Stefan Agner stefan at agner.ch
Mon Nov 23 13:40:43 PST 2015


Thanks Thierry for looking into that!

Added Li as recipient to start discussion.

Some comments below:

On 2015-11-23 01:45, Thierry Reding wrote:
> On Wed, Nov 18, 2015 at 06:04:12PM -0800, Stefan Agner wrote:
>> Thierry,
>>
>> I realized that this patch did not make it into 4.4-rc1, while others,
>> IMHO less important patches which have been posted later (e.g. sunxi
>> whitespace fixes) have made it! :-(
> 
> The reason why I merged them is because they are low-risk, whereas this
> patch of yours changes existing behaviour, and hasn't received any
> feedback from anyone. So the choice that I need to make is to either
> trust the original author to have tested the driver and it was working,
> or you to have verified that it is still working after the patch on all
> setups that it used to work on.
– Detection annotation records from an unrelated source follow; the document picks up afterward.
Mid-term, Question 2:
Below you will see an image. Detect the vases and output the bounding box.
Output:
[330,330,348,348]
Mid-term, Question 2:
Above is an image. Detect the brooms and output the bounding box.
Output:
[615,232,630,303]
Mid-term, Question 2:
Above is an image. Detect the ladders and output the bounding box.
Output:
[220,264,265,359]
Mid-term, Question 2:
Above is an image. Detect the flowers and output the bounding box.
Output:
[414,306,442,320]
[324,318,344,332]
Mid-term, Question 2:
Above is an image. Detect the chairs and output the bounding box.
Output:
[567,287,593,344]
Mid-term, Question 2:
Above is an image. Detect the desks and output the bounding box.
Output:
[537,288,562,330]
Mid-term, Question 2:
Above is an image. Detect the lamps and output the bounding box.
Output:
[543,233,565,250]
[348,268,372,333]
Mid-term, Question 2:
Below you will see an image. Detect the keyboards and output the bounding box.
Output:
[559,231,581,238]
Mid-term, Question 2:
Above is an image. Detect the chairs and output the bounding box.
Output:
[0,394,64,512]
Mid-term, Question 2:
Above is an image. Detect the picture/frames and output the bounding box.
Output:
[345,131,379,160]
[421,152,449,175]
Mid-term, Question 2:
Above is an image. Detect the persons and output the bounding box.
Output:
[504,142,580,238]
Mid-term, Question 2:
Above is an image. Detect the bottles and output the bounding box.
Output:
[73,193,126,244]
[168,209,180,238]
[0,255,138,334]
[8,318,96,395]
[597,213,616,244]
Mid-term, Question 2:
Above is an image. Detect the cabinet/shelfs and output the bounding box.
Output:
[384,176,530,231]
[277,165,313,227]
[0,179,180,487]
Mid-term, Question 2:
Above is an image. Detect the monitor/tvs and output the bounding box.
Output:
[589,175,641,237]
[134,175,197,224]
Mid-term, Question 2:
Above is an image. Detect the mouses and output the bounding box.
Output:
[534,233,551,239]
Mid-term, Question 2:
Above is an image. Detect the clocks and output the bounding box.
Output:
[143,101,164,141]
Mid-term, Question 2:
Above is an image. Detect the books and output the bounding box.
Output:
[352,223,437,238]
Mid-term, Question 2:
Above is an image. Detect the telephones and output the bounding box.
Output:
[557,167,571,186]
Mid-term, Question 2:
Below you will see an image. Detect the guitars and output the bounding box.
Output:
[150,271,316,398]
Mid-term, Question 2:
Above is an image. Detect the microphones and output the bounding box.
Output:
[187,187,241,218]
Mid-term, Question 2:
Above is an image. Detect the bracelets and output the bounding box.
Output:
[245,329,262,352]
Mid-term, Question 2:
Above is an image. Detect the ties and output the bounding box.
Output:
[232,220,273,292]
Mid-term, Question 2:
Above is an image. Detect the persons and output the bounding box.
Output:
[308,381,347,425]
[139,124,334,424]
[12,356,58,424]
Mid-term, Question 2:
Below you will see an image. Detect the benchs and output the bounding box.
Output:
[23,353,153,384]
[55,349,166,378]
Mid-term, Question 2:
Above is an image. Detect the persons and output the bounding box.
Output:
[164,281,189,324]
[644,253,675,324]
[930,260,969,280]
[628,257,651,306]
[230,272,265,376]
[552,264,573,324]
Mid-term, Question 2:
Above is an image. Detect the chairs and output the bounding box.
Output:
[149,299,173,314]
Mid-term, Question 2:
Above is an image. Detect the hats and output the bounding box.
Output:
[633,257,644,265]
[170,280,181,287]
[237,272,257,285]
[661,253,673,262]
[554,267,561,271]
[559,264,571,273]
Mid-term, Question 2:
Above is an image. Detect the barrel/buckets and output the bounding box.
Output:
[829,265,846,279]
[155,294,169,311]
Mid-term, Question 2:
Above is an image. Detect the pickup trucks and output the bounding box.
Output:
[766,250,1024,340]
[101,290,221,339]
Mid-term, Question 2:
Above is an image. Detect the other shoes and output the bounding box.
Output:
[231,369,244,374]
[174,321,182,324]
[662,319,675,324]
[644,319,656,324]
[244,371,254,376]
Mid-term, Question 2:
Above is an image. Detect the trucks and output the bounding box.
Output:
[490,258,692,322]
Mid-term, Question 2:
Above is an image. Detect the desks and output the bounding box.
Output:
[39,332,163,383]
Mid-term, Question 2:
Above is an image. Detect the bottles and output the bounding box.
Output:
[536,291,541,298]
The first option obviously carries the
> least risk, and that's the reason why the patch hasn't been merged.
> 
>> Anything wrong with that? Or am I on your spam list? Note that this is
>> already a RESEND :-)
> 
> If you want to get this merged, you should try to get some feedback from
> at least the original author. Xiubo Li and I extensively discussed this
> back at the time when he submitted the driver and we came up with the
> current code as the best approach to making sure that clocks are on and
> off when they should be. So if it's not working for you, I'm fine taking
> the patch if Xiubo or somebody else has had the chance to look at it and
> review or test it. So a Reviewed-by or Tested-by tag will go a long way
> to convince me that it's safe to apply.

In mainline, the driver is only used in Freescale Vybrid device trees. I
think most issues have been introduced with the patches adding suspend
support:
http://thread.gmane.org/gmane.linux.kernel/1806940

Not sure against what suspend/resume implementation Li created the
patches, so far there is no suspend/resume implementation for Vybrid
upstream. While working on Vybrid's low power mode LPSTOP3, I noticed
the issues....
 
> Also you enumerate all the various bits that are broken, and it would
> seem to me that they could each be fixed individually rather than go and
> implement something completely different which might have undesirable
> side-effects. Such an approach would also make it more likely for me to
> merge the patch because it would hopefully be more obvious what is being
> fixed and that it's a correct fix.

There are different issues addressed by one solution: Using the clock
frameworks enable/disable counts... I looked through the code again, it
is really quite hard to split it up. I could create one patch which only
switches the PWM enable/disable part to clock framework counts, and
leave the suspend/resume part broken. Than, in a second patch fix the
suspend/resume part. But that sounds like the wrong approach to me
too...

I took inspiration from other PWM drivers, I think the suspend/resume
idea was from TI EHRPWM PWM driver. So this shouldn't be far off what
others are doing.

> 
> It's not that I mind the rework, but I'd at least like for someone to
> verify that it's all still working on existing setups. Now, I understand
> that people can go missing, so if nobody were to give you a Reviewed-by
> or Tested-by for a couple of weeks I'd even consider applying without,
> but as it is, you didn't even Cc Xiubo on the patch, so he's likely
> missed it entirely.

I have had Li in the initial email, don't know/remember why I removed
him from the list in RESEND...  Will keep him in the loop.

Just realized that there is now a helper function for
test_bit(PWMF_ENABLED,... Will send a v2 anyway then.